Menurut hemat penulis, apa yang dikatakan Ketua PBNU Masdar Farid Mas'udi sangat arif menyikapi konflik ini. Menurutnya, keputusan MA yang menolak kasasi Gus Dur harus diambil hikmahnya bagi kedua kubu yang berseteru. Itu adalah kesempatan baik untuk kembali merajut keutuhan partai. Lupakan semua perseteruan meskipun untuk itu sangat berat. Itu pengorbanan demi keutuhan warga nahdiyin dan bangsa pada umumnya.

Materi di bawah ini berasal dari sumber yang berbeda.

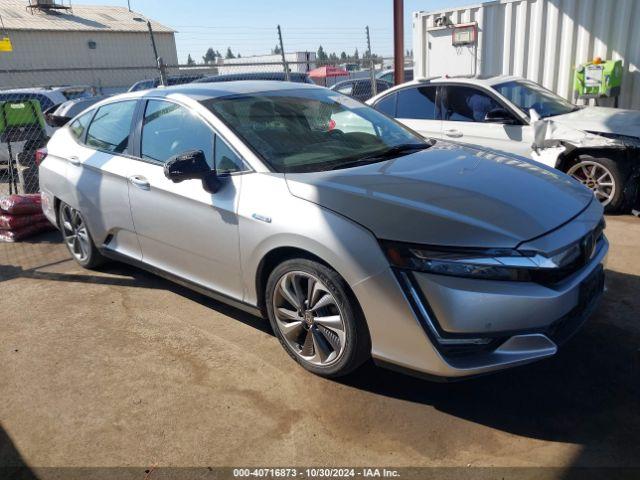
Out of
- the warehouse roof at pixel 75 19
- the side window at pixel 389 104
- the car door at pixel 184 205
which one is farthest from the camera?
the warehouse roof at pixel 75 19

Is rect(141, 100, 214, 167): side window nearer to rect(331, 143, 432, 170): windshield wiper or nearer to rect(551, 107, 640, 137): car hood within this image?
rect(331, 143, 432, 170): windshield wiper

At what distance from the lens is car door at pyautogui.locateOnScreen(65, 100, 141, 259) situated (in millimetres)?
4148

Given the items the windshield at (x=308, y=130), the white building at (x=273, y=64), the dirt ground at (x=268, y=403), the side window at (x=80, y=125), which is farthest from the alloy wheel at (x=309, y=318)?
the white building at (x=273, y=64)

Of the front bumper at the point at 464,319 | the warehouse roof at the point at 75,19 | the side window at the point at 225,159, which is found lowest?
the front bumper at the point at 464,319

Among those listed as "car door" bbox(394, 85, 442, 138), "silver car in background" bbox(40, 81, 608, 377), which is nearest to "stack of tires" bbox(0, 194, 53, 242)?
"silver car in background" bbox(40, 81, 608, 377)

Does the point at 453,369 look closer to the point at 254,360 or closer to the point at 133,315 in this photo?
the point at 254,360

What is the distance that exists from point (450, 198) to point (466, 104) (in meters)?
4.12

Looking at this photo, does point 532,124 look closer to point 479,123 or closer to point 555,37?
point 479,123

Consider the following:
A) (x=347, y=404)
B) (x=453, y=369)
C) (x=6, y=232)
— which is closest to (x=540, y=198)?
(x=453, y=369)

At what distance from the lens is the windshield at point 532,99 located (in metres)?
6.31

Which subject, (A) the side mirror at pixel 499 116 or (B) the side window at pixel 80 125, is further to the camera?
(A) the side mirror at pixel 499 116

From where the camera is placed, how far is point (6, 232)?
20.8ft

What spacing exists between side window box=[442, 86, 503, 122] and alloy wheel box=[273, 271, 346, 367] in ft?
13.8

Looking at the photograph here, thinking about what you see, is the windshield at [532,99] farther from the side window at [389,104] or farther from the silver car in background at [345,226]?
the silver car in background at [345,226]
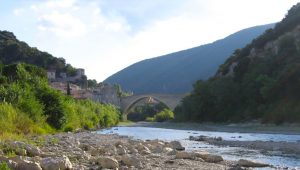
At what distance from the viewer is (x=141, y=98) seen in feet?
481

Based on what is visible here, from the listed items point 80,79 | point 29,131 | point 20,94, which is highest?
point 80,79

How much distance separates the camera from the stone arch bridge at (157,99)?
137500 millimetres

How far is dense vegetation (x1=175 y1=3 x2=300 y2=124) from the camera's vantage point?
61094 mm

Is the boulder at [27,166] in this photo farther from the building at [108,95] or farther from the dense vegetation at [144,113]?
the dense vegetation at [144,113]

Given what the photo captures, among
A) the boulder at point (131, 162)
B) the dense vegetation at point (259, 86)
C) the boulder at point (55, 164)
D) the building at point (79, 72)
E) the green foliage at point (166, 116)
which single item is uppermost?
the building at point (79, 72)

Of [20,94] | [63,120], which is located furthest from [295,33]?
[20,94]

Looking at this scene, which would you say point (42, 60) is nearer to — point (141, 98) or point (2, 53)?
point (2, 53)

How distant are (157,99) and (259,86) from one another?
235ft

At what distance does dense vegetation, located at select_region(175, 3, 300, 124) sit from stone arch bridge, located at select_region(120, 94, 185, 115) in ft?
107

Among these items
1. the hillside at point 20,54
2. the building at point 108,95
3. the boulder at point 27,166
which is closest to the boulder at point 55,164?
the boulder at point 27,166

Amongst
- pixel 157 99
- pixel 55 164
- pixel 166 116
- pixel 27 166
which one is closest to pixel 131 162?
pixel 55 164

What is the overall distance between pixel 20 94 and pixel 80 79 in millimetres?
139211

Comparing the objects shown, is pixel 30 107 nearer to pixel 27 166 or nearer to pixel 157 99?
Result: pixel 27 166

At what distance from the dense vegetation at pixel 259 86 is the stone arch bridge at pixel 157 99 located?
32675mm
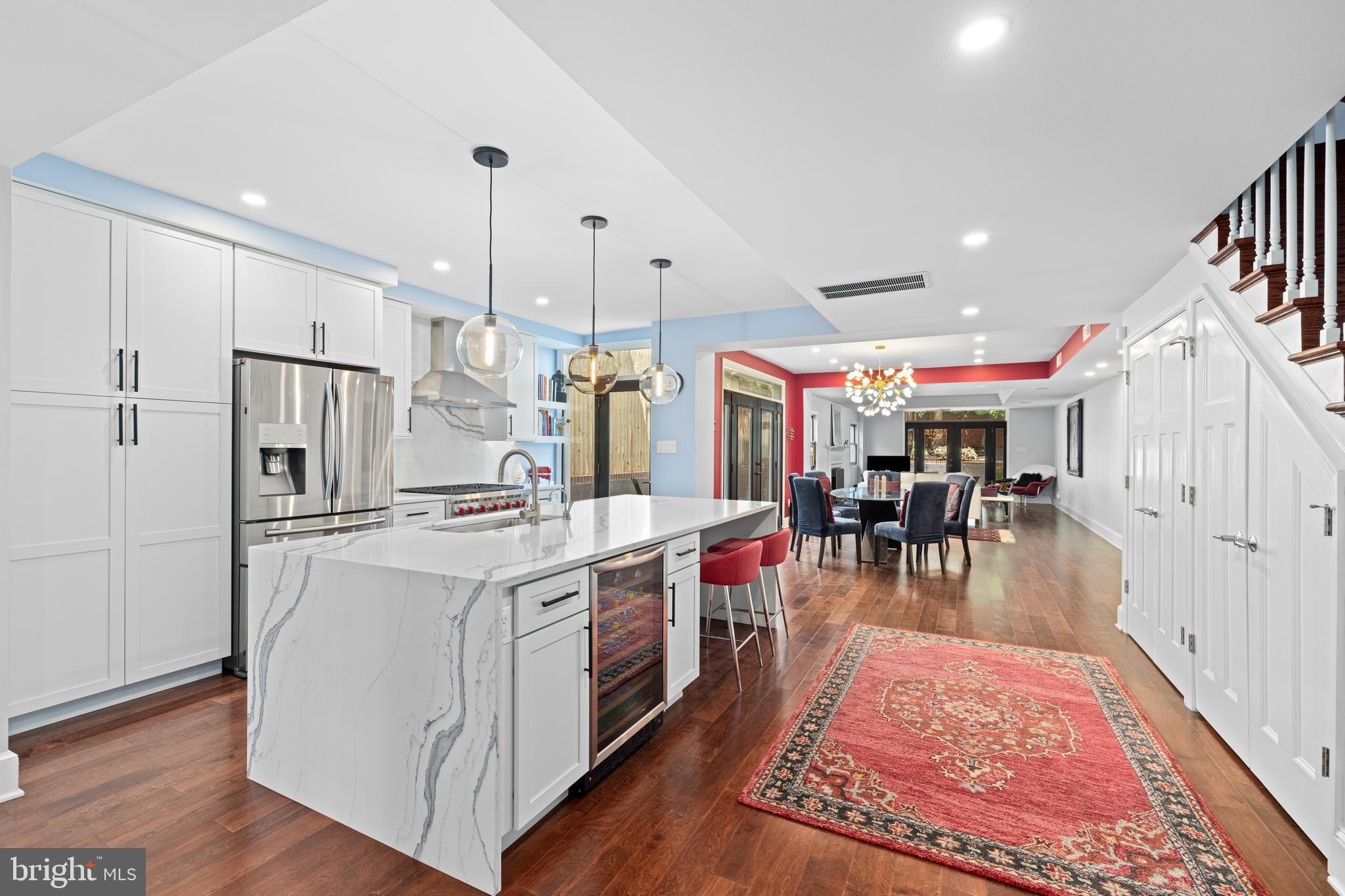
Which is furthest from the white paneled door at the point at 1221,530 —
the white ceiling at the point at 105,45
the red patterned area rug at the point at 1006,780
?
the white ceiling at the point at 105,45

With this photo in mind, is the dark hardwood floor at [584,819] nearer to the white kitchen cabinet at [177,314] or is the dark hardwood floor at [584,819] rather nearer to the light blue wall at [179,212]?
the white kitchen cabinet at [177,314]

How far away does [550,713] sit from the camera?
1.95 metres

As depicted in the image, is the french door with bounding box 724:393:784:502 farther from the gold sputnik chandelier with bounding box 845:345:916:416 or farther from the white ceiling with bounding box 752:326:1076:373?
the gold sputnik chandelier with bounding box 845:345:916:416

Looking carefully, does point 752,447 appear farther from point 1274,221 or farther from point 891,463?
point 1274,221

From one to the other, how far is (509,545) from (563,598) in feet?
1.36

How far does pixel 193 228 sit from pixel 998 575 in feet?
22.5

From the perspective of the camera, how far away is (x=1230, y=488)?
2582 millimetres

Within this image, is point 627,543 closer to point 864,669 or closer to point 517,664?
point 517,664


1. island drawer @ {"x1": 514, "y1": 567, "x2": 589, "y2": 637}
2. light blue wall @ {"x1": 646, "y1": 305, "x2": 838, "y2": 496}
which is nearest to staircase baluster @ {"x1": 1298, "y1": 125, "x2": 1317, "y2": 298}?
island drawer @ {"x1": 514, "y1": 567, "x2": 589, "y2": 637}

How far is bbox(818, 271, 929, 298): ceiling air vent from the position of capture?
3.93 meters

Apa yang dikatakan Masdar penting sebenarnya untuk diapresiasi dan dijadikan bahan pertimbangan oleh Gus Dur dalam mengambil kebijakan politiknya pascakasasi, demi masa depan warga NU. Islah atau rekonsiliasi adalah solusi yang tepat untuk menata PKB menuju 2009. Keputusan itu akan memberikan daya tarik terdiri bagi masyarakat, bahwa Gus Dur bukan 'manusia setengah dewa di PKB', sosok yang mau menghargai hukum di dalam tradisi politik kita yang kian pragmatis. Masyarakat akan tersadarkan, PKB memiliki figur yang demokratis.